Cerebellum, little brain
Aids motor learning
Hi Eric! Please tell us a little about yourself as a scientist and poetry-lover. What kind of poetry do you like the most?
I am a research neuroscientist at the University of Washington in Seattle, WA. My primary research interests focus on how the brain processes information from multiple sensory systems and how organisms make use of these cues to make appropriate behavioral responses. I am also interested in the neuroactive properties of medicinal plants and herbs as potential treatments for neurodegenerative disorders.
The poems I like best are simple ones, especially those that include a bit of humor or an unexpected twist.
Was there any special person or book which initiated your interest in poetry?
Neither of my parents was a scientist; instead, they were both teachers. They encouraged me to read as much as I could and to follow any topic I found most interesting.
What do you think is the hardest part of writing poetry?
In my opinion, writing the first words of a poem and then knowing when to stop writing and revising are the most difficult parts of writing a poem.
Please tell us about the book you published – The Little Book of Neuroscience Haiku – and how it was conceived!
For several years, I had been writing short poems as a way to convey complex neuroscientific concepts to the general public. I was approached by W.W. Norton & Company, Inc., who asked if I was interested in publishing with them. I sent them several ideas including a cookbook and a book of poems. Although they were not interested in my cookbook, they did find the haiku book intriguing. After signing a contract with W.W. Norton & Company, I worked several months to write new poems and their explanations, and to arrange the poems in a logical order. The publishing company hired an illustrator to create new artwork for the book.
Has poetry helped you in your role as a scientist?
Writing poetry has helped me as a communicator of my science.

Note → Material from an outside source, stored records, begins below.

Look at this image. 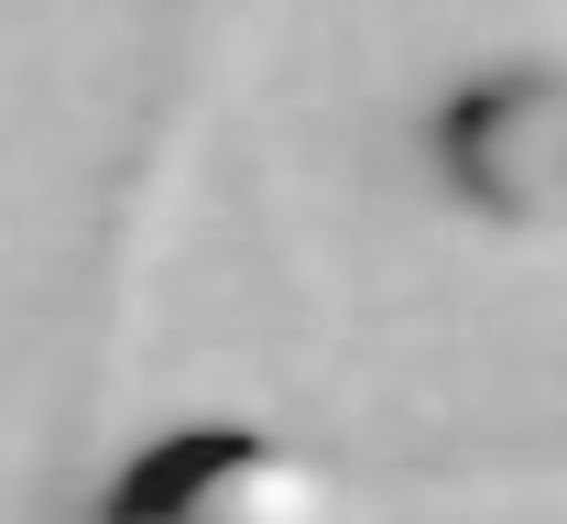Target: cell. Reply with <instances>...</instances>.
<instances>
[{"label": "cell", "instance_id": "1", "mask_svg": "<svg viewBox=\"0 0 567 524\" xmlns=\"http://www.w3.org/2000/svg\"><path fill=\"white\" fill-rule=\"evenodd\" d=\"M425 175L481 240L567 251V55H492L425 110Z\"/></svg>", "mask_w": 567, "mask_h": 524}, {"label": "cell", "instance_id": "2", "mask_svg": "<svg viewBox=\"0 0 567 524\" xmlns=\"http://www.w3.org/2000/svg\"><path fill=\"white\" fill-rule=\"evenodd\" d=\"M110 524H317L328 514V470L274 438V427H240V415H208V427H175L99 492Z\"/></svg>", "mask_w": 567, "mask_h": 524}]
</instances>
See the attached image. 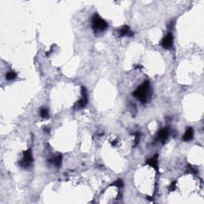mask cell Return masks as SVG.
Returning <instances> with one entry per match:
<instances>
[{
  "label": "cell",
  "mask_w": 204,
  "mask_h": 204,
  "mask_svg": "<svg viewBox=\"0 0 204 204\" xmlns=\"http://www.w3.org/2000/svg\"><path fill=\"white\" fill-rule=\"evenodd\" d=\"M148 91H149V81L145 80L140 86H139L135 89L132 95H133V96H135V98H137L139 100L144 103L147 100Z\"/></svg>",
  "instance_id": "1"
},
{
  "label": "cell",
  "mask_w": 204,
  "mask_h": 204,
  "mask_svg": "<svg viewBox=\"0 0 204 204\" xmlns=\"http://www.w3.org/2000/svg\"><path fill=\"white\" fill-rule=\"evenodd\" d=\"M108 23L98 14H94L92 18V27L94 31H104L108 28Z\"/></svg>",
  "instance_id": "2"
},
{
  "label": "cell",
  "mask_w": 204,
  "mask_h": 204,
  "mask_svg": "<svg viewBox=\"0 0 204 204\" xmlns=\"http://www.w3.org/2000/svg\"><path fill=\"white\" fill-rule=\"evenodd\" d=\"M33 163V155H32V151L30 148L25 151L23 152V159L19 163L21 167H28Z\"/></svg>",
  "instance_id": "3"
},
{
  "label": "cell",
  "mask_w": 204,
  "mask_h": 204,
  "mask_svg": "<svg viewBox=\"0 0 204 204\" xmlns=\"http://www.w3.org/2000/svg\"><path fill=\"white\" fill-rule=\"evenodd\" d=\"M173 45V35L171 33H168L161 41V45L164 49H171Z\"/></svg>",
  "instance_id": "4"
},
{
  "label": "cell",
  "mask_w": 204,
  "mask_h": 204,
  "mask_svg": "<svg viewBox=\"0 0 204 204\" xmlns=\"http://www.w3.org/2000/svg\"><path fill=\"white\" fill-rule=\"evenodd\" d=\"M81 92H82V98L80 99L77 104H76V107L79 108H84L88 104V96H87V91L86 88L84 87H81Z\"/></svg>",
  "instance_id": "5"
},
{
  "label": "cell",
  "mask_w": 204,
  "mask_h": 204,
  "mask_svg": "<svg viewBox=\"0 0 204 204\" xmlns=\"http://www.w3.org/2000/svg\"><path fill=\"white\" fill-rule=\"evenodd\" d=\"M146 163L149 165V166H151V167H153V168L155 169L157 172L159 171V166H158V154H155V155H153L152 157H151L150 159H147Z\"/></svg>",
  "instance_id": "6"
},
{
  "label": "cell",
  "mask_w": 204,
  "mask_h": 204,
  "mask_svg": "<svg viewBox=\"0 0 204 204\" xmlns=\"http://www.w3.org/2000/svg\"><path fill=\"white\" fill-rule=\"evenodd\" d=\"M169 135V130L167 128H164L163 129L161 130L158 134V139L162 143H164L167 139Z\"/></svg>",
  "instance_id": "7"
},
{
  "label": "cell",
  "mask_w": 204,
  "mask_h": 204,
  "mask_svg": "<svg viewBox=\"0 0 204 204\" xmlns=\"http://www.w3.org/2000/svg\"><path fill=\"white\" fill-rule=\"evenodd\" d=\"M48 162L50 163H53L56 167H60L61 162H62V156L61 155H55L53 158L48 159Z\"/></svg>",
  "instance_id": "8"
},
{
  "label": "cell",
  "mask_w": 204,
  "mask_h": 204,
  "mask_svg": "<svg viewBox=\"0 0 204 204\" xmlns=\"http://www.w3.org/2000/svg\"><path fill=\"white\" fill-rule=\"evenodd\" d=\"M193 136H194V129L192 128L189 127L182 135V140L183 141H189V140L193 139Z\"/></svg>",
  "instance_id": "9"
},
{
  "label": "cell",
  "mask_w": 204,
  "mask_h": 204,
  "mask_svg": "<svg viewBox=\"0 0 204 204\" xmlns=\"http://www.w3.org/2000/svg\"><path fill=\"white\" fill-rule=\"evenodd\" d=\"M119 34L121 37H124V36H128V37H131L133 35V32H131L130 30V28L128 26H124L121 29L119 30Z\"/></svg>",
  "instance_id": "10"
},
{
  "label": "cell",
  "mask_w": 204,
  "mask_h": 204,
  "mask_svg": "<svg viewBox=\"0 0 204 204\" xmlns=\"http://www.w3.org/2000/svg\"><path fill=\"white\" fill-rule=\"evenodd\" d=\"M16 77H17V74H16L15 72H13V71H10L6 74V79L7 80H14Z\"/></svg>",
  "instance_id": "11"
},
{
  "label": "cell",
  "mask_w": 204,
  "mask_h": 204,
  "mask_svg": "<svg viewBox=\"0 0 204 204\" xmlns=\"http://www.w3.org/2000/svg\"><path fill=\"white\" fill-rule=\"evenodd\" d=\"M40 116L42 118L49 117V111L46 108H41L40 109Z\"/></svg>",
  "instance_id": "12"
},
{
  "label": "cell",
  "mask_w": 204,
  "mask_h": 204,
  "mask_svg": "<svg viewBox=\"0 0 204 204\" xmlns=\"http://www.w3.org/2000/svg\"><path fill=\"white\" fill-rule=\"evenodd\" d=\"M112 186H117V187L120 188V187H123V186H124V182H123V181H122L120 178H119V179H117V180L115 181V182L112 183Z\"/></svg>",
  "instance_id": "13"
},
{
  "label": "cell",
  "mask_w": 204,
  "mask_h": 204,
  "mask_svg": "<svg viewBox=\"0 0 204 204\" xmlns=\"http://www.w3.org/2000/svg\"><path fill=\"white\" fill-rule=\"evenodd\" d=\"M134 135H135V143H134V146L137 145L138 143H139V137H140V133L139 132H135V134H134Z\"/></svg>",
  "instance_id": "14"
},
{
  "label": "cell",
  "mask_w": 204,
  "mask_h": 204,
  "mask_svg": "<svg viewBox=\"0 0 204 204\" xmlns=\"http://www.w3.org/2000/svg\"><path fill=\"white\" fill-rule=\"evenodd\" d=\"M176 182L175 181H174L173 182H171V184L170 185V187H169V190H170V191H173V190H175V189H176Z\"/></svg>",
  "instance_id": "15"
}]
</instances>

Scientists must write for experts in their fields when they publish peer-reviewed publications or grant applications. Scientists should also write for non-experts who may have difficulty accessing peer-review journals or who do not understand the language in a technical manuscript. Writing for experts and non-experts involves different skills, but I think writing poetry helps with both because poetry requires that writers focus on the essence of an idea.
Please tell us about the poetry contest you have been organizing for a number of years!
Since 2001, I have been organizing a poetry contest for young students. The contest has been part of my “Neuroscience for Kids” web site and encourages students from around the world to write different types of poems about the nervous system. All poems must be 10 lines or less and students of different ages write different types of poems. Students in kindergarten to second grade write poems in any style; students in grades 3-6 write rhyming poems; students in grades 6-8 write haiku and high school students write limericks. I receive hundreds of poems for each contest. After the deadline to receive poems, I read all of the entries and select a number of finalists from each poetry category. Faculty, staff and graduate students at the University of Washington read the finalists and vote for their favorites. The poems that receive the most votes are the winners. I then send winners books or other prizes in recognition of their work.
Please give three pieces of advice to the early career scientist who wants to approach poetry – both as a reader and an aspiring poet!
A. Write, revise, write, revise, write revise: repeat until you are satisfied with the result.
B. Get a second, third or fourth opinion: have others read your work and make suggestions.
C. Make time to write: we all have busy days but set aside a special time to focus on your writing.
Eric H. Chudler, Ph.D., currently works in the Department of Bioengineering at the University of Washington in Seattle. He is also the executive director and education director in the Center for Neurotechnology. Apart from the haiku book, he has published titles like Brain Lab for Kids and Brain Bytes (together with Lise A. Johnson).